• GIVEN PASSAGE:
————————

Associativity refers to the number of cache slots a memory block can map to. A fully associative cache has the highest associativity, meaning any block can be placed in any cache slot. In contrast, a direct-mapped cache has the lowest associativity, being only 1-way set associative, where each block has only one specific slot.
For an $N$-way set-associative cache, the following properties hold:
$$
N \times \text{# of sets} = \text{# of blocks}
$$
$$
\text{Index bits} = \log_2(\text{# of sets})
$$
Consider a system with 2-way Set-Associative Cache
- Address space: 8 bits
- Block size: 8 bytes
- Cache size: 32 bytes
Classify the following memory accesses as either a cache hit (`H`), cache miss (`M`), or cache miss with replacement (`R`). If a miss occurs, specify its type (Compulsory, Capacity, or Conflict). Assume the Least Recently Used (LRU) replacement policy. Note that while LRU is used here, other policies may apply in different scenarios.
| Address (Binary) | Tag / Index / Offset | Hit, Miss, Replace |
|------------------|------------------------|--------------------|
| 0b0000 0100| _ | _ |
| 0b0000 0101| _ | _ |
| 0b0110 1000| _ | _ |
| 0b1100 1000| Tag: __ A09 __ / Index: __ A10 __ / Offset: __ A11 __ | __ A12 __ |
| 0b0110 1000| _ | _ |
| 0b1101 1101| Tag: __ A13 __ / Index: __ A14 __ / Offset: __ A15 __ | __ A16 __ |
| 0b0100 0101| _ | _ |
| 0b0000 0100| _ | _ |
| 0b0011 0000| Tag: __ A17 __ / Index: __ A18 __ /Offset: __ A19 __ | __ A20 __ |
| 0b1100 1011| _ | _ |
| 0b0100 0010| _ | _ |
You should fill in the "Tag / Index / Offset" and "Hit, Miss, Replace" columns based on the cache configuration and memory access behavior.
> A09 = ? A10 = ? A11 = ? A12 = ?
> ==1100==, ==1==, ==000==, ==Miss== or ==M==
> A13 = ? A14 = ? A15 = ? A16 = ?
> ==1101==, ==1==, ==101==, ==Replace== or ==R==
> A17 = ? A18 = ? A19 = ? A20 = ?
> ==0011==, ==0==, ==000==, ==Replace== or ==R==
What is the cache hit rate for the accesses listed above? __ A21 __
> ==27.3%== or $\frac{3}{11}$
> There are 3 hits out of 11 total accesses, resulting in a hit rate of approximately 27.3%.

————————

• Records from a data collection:
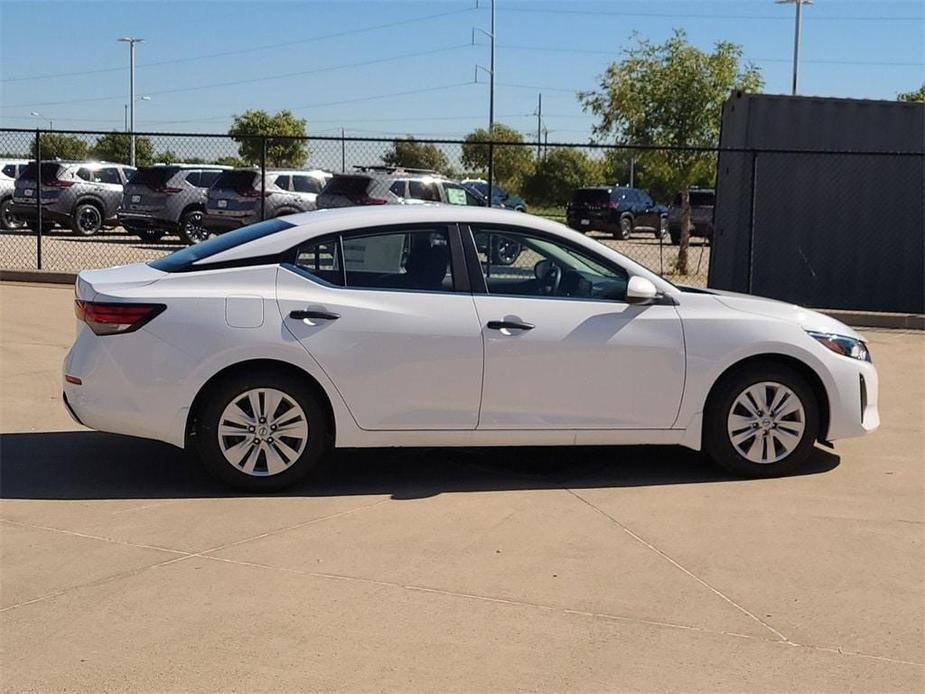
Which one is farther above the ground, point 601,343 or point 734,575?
point 601,343

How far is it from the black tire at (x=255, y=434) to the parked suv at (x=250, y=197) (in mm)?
17549

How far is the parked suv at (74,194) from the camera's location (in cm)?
2606

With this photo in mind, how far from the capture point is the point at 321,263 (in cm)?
649

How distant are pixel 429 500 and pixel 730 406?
179 cm

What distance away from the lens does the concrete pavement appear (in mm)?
4273

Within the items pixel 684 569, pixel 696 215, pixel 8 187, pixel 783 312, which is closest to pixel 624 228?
pixel 696 215

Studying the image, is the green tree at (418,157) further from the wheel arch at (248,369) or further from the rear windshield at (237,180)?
the wheel arch at (248,369)

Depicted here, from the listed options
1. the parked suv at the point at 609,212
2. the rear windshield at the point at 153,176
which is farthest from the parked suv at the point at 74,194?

————————

• TASK 1: Quote every one of the data collection rows word for word, omitting the pictures.
• TASK 2: Extend the passage on cache associativity, picking up after its final sentence.

• RESULT 1:
Which one is farther above the ground, point 601,343 or point 734,575?
point 601,343

How far is it from the black tire at (x=255, y=434) to the parked suv at (x=250, y=197) (in mm)?
17549

How far is the parked suv at (74,194) from the camera's location (in cm)?
2606

With this photo in mind, how far from the capture point is the point at 321,263 (in cm)?
649

How distant are pixel 429 500 and pixel 730 406?
179 cm

What distance away from the lens does the concrete pavement appear (in mm)?
4273

Within the items pixel 684 569, pixel 696 215, pixel 8 187, pixel 783 312, which is closest to pixel 624 228?
pixel 696 215

Studying the image, is the green tree at (418,157) further from the wheel arch at (248,369) or further from the rear windshield at (237,180)?
the wheel arch at (248,369)

Depicted here, from the listed options
1. the parked suv at the point at 609,212
2. the rear windshield at the point at 153,176
which is farthest from the parked suv at the point at 74,194?

• RESULT 2:
---
## Problem `B`
Considering the RISC-V code provided and assuming a pipelined CPU without forwarding, determine the number and types of hazards present. Evaluate all potential hazards between the instructions.
Here is the requested table in Markdown format:
| Instruction| C1| C2| C3| C4| C5| C6| C7| C8| C9|
|---------------------------|------|------|------|------|------|------|------|------|------|
| 1. `sub t1, s0, s1` | IF | ID | EX | MEM| WB |||||
| 2. `or s0, t0, t1`|| IF | ID | EX | MEM| WB ||||
| 3. `sw s1, 100(s0)` ||| IF | ID | EX | MEM| WB |||
| 4. `bgeu s0, s2, loop`|||| IF | ID | EX | MEM| WB ||
| 5. `add t2, x0, x0` ||||| IF | ID | EX | MEM| WB |
How many stalls are required to resolve data hazards if the register file supports double-pumping (write-then-read)? __ B01 __ hazard(s)
> ==4==
> There are four hazards present:
> - A data hazard between instructions 1 and 2 due to `t1`.
> - A data hazard between instructions 2 and 3 caused by `s0`.
> - A data hazard between instructions 2 and 4 also involving `s0`.
> - A control hazard between instructions 4 and 5 caused by the branch instruction.
How many stalls are required to resolve the data hazards if the register file supports double-pumping (write-then-read)? What about the control hazards if branch prediction is used? Assuming the ability to read and write to the register file in the same cycle:
- Data Hazards:
- __ B02 __ stalls are needed between instructions __ B03 __ and __ B04 __ due to the `WB→ID` dependency.
- __ B05 __ stalls are required between instructions __ B06 __ and __ B07 __ for the same `WB→ID` dependency.
- No additional stalls are needed between instructions __ B08 __ and __ B09 __, as the stalls added for instruction 3 already resolve this dependency.
- Control Hazards:
- If the branch prediction is correct, __ B10 __ stalls are required.
- If the branch prediction is incorrect, __ B11 __ stalls are needed to flush the pipeline, covering cycles from `MEM` to one cycle before `IF`.
> B02 = ?
> ==2==
> B03 = ?
> ==1==
> B04 = ?
> ==2==
> B05 = ?
> ==2==
> B06 = ?
> ==2==
> B07 = ?
> ==3==
> B08 = ?
> ==2==
> B09 = ?
> ==4==
> B10 = ?
> ==no== (or zero)
> B11 = ?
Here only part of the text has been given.